== Your objective ==
Turn the entries below into a JSON list of strings, one string per line, from the first line of the entries through the line containing "121L24 153H79L85 141L82", with both of those lines included and blank lines left out.

== Supplied material ==
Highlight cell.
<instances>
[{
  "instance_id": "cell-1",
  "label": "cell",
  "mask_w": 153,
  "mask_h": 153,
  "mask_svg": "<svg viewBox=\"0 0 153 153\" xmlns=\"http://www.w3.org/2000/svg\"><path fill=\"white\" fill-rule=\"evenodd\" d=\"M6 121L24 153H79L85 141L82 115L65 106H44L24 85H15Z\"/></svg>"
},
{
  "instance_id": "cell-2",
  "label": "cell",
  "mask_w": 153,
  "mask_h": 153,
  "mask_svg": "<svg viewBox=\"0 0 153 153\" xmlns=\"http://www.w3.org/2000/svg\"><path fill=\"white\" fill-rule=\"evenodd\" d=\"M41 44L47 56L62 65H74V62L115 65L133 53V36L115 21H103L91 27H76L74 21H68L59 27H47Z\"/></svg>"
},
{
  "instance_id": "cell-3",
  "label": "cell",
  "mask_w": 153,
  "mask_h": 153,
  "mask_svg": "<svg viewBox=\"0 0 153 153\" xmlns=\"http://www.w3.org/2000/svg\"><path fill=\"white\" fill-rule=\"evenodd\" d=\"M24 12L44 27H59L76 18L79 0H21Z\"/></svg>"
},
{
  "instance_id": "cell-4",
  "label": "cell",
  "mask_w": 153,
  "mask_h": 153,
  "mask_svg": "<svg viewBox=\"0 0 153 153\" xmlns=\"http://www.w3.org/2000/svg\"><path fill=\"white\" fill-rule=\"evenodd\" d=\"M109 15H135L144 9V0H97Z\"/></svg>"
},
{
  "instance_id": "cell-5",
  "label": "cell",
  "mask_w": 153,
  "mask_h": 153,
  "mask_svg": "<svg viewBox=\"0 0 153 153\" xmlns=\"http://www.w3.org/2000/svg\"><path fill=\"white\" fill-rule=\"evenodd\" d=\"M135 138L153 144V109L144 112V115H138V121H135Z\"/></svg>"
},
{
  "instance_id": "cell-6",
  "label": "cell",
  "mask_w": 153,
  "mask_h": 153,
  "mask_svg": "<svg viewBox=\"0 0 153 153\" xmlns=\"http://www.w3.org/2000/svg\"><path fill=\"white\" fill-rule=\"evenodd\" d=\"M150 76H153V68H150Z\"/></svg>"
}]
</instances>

== Task result ==
[
  "Highlight cell.",
  "<instances>",
  "[{",
  "  \"instance_id\": \"cell-1\",",
  "  \"label\": \"cell\",",
  "  \"mask_w\": 153,",
  "  \"mask_h\": 153,",
  "  \"mask_svg\": \"<svg viewBox=\\\"0 0 153 153\\\" xmlns=\\\"http://www.w3.org/2000/svg\\\"><path fill=\\\"white\\\" fill-rule=\\\"evenodd\\\" d=\\\"M6 121L24 153H79L85 141L82 115L65 106H44L24 85H15Z\\\"/></svg>\""
]